# Coca-Cola Orange and Vanilla



## lckstckn2smknbrls (May 11, 2019)

Who's tried it and what do you think?
I bought a 12 pack of the Zero Sugar variety and I have to say I love it.


----------



## KMixson (May 12, 2019)

Haven't tried it. Not really a soft drink drinker myself. Coca-Cola makes much more drinks and flavors than people realize. Go to their museum in Atlanta. When you come out of the museum there will be room where you can get samples of the different drinks and flavors sold around the world. Some are OK, some are nasty.


----------



## Jim (May 12, 2019)

Have not tried that flavor yet. 

My goto soda now which is 2-3 times per week is a tall glass filled to the top with Ice and Coke Zero. Other than that, I'm drinking Iced water all day and coffee(s) in the morning.


----------



## GTS225 (May 12, 2019)

Never really been a fan of Coke products. That flavor seems a bit off-the-wall to me, so it might be a moot point. 

Used to drink Diet Pepsi, but they got stupid and changed the sweetener, altering the flavor. Didn't find it very palatable anymore. Switched to Diet 7-Up and didn't look back.

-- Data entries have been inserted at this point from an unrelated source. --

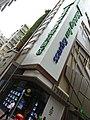 HK Sheung Wan Jervois Street 香港蘇豪智選假日酒店 Holiday Inn Express hotel June-2015 DSC.JPG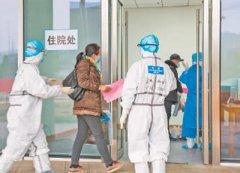 首个以中医治疗为主的方舱医院启用 第一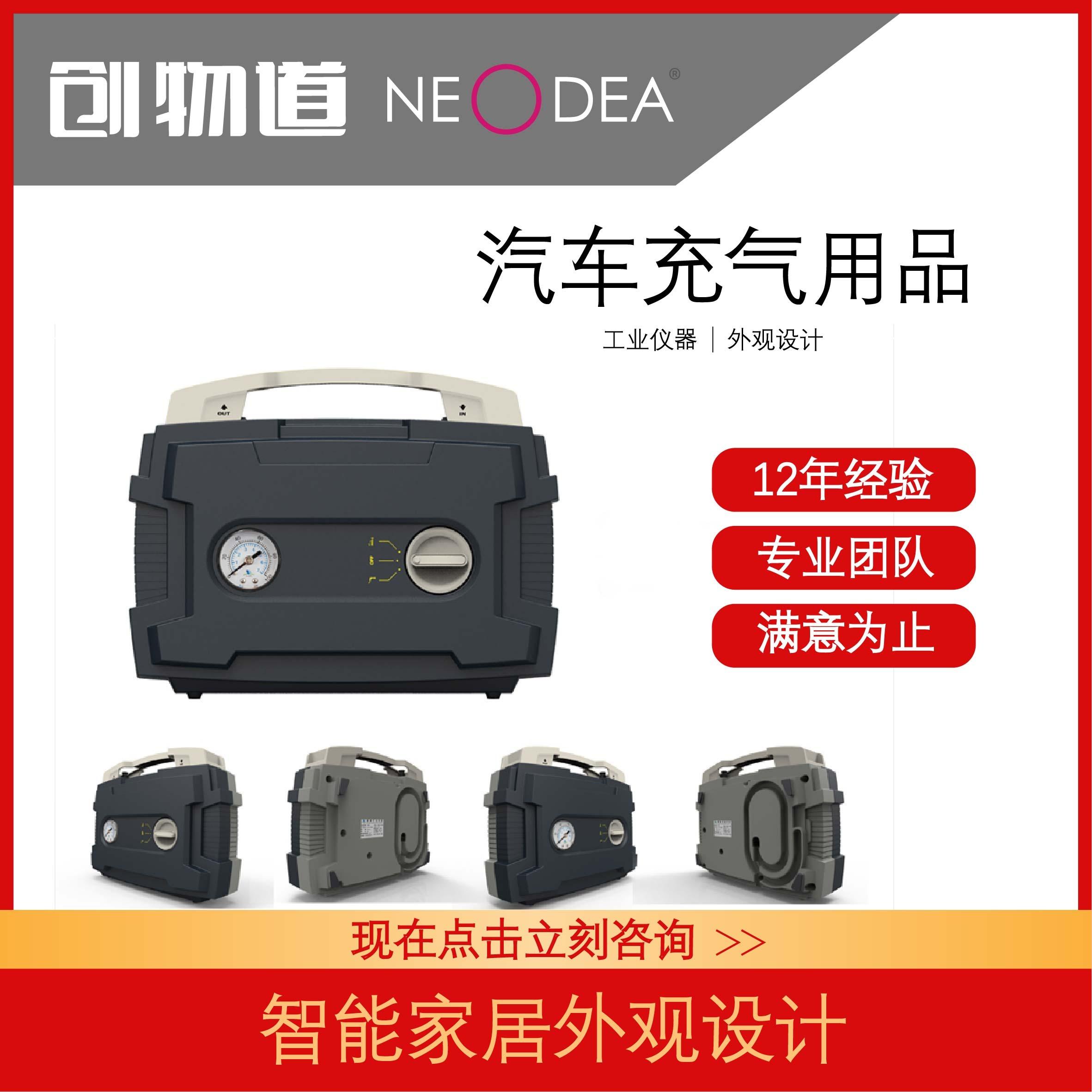 汽车充气用品工业 设计 电器智能家居充电桩空气检测净化外观结构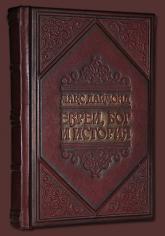 купити: Книга Евреи. Бог. История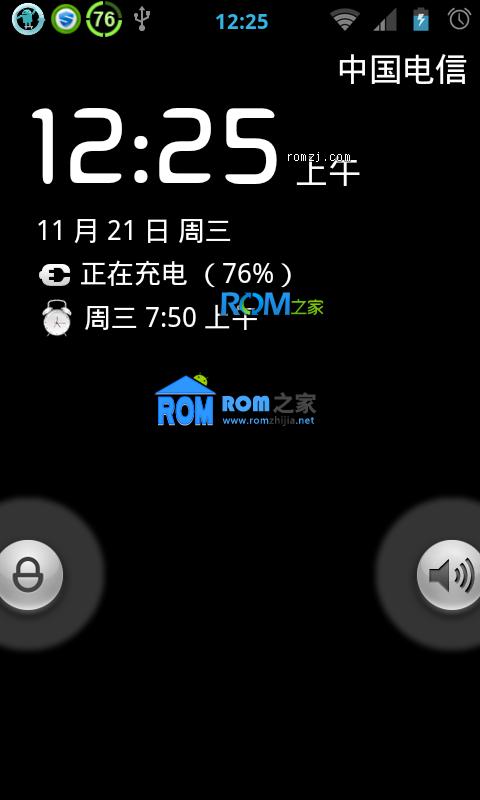HTC Incredible CDMA_CM7.2_2.37 归属地 全局背景 优化美化 增强版截图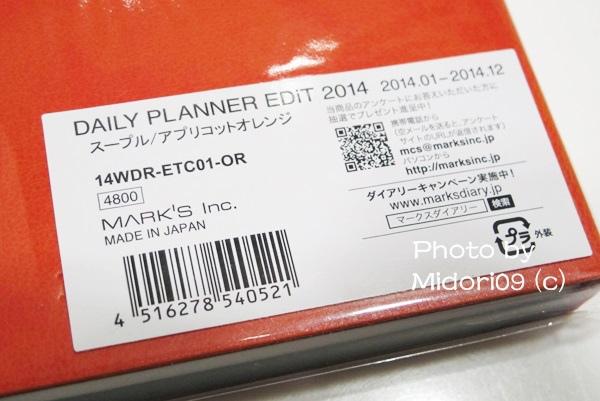 IMG_8599-1.JPG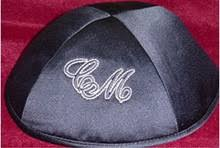 Ceremony Idea A Nice Touch Kippot For Guests In Your Wedding Kippahs For Wedding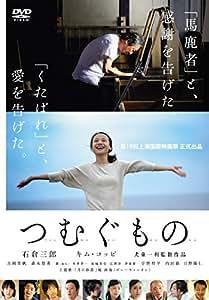 つむぐもの [DVD]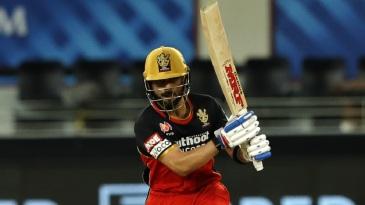 Virat Kohli plays down the ground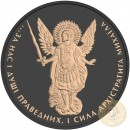 Ukraine SAINT WANDERING THE NIGHT ARCHANGEL MICHAEL series THEMATIC DESIGN ₴1 Hryvnia 2015 Silver Coin Black Ruthenium plated 1 oz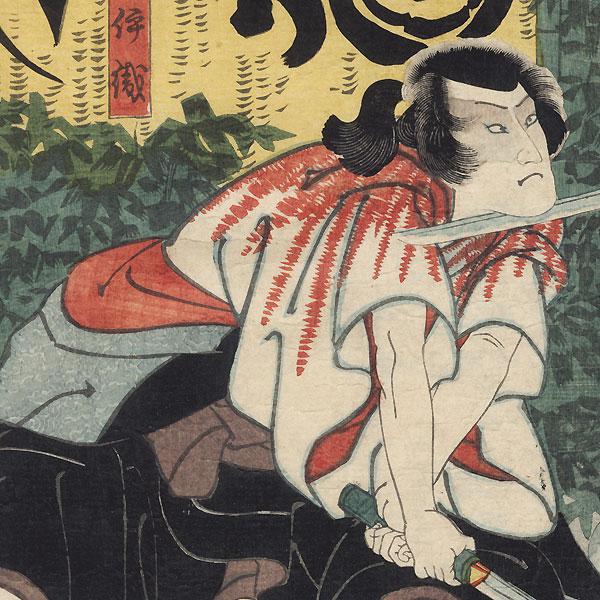 Scene from Oto niki kuten gachi yayamura, 1848 by Kuniyoshi (1797 - 1861)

I'm probably killing myself, but about 80% of my fluid intake comes out of a soft drink bottle. (At least I made it to 62.)

Roger


----------



## LDUBS (May 12, 2019)

It sound pretty good. But, I gotta say we buy the generic Safeway store brand of diet coke called "Refresh". 36 cans for $9. Lasts a long time.

Anyway, might have to try the new stuff.


----------



## overboard (May 12, 2019)

Not a Coke or Pepsi drinker either, cola of choice is RC.


----------



## DaleH (May 12, 2019)

No soft drink for me ... poison to the body ...


----------



## DaleH (May 12, 2019)

No soft drinks for me ... poison to the body ...


----------



## LDUBS (May 12, 2019)

overboard said:


> Not a Coke or Pepsi drinker either, cola of choice is RC.



Sun of a gun. I didn't know RC was still around. Remember RC cola from when I was a kid.


----------



## overboard (May 12, 2019)

It's still around here in NE PA, sometimes it's hard to find but right now it's readily available at different places in our area.


----------



## lckstckn2smknbrls (May 12, 2019)

LDUBS said:


> overboard said:
> 
> 
> > Not a Coke or Pepsi drinker either, cola of choice is RC.
> ...


I remember drinking Fresca 50+ years ago at my grand parents. It's still in stores and I buy it once in awhile.


----------



## jethro (May 13, 2019)

I can't drink soda anymore. Too fat.


----------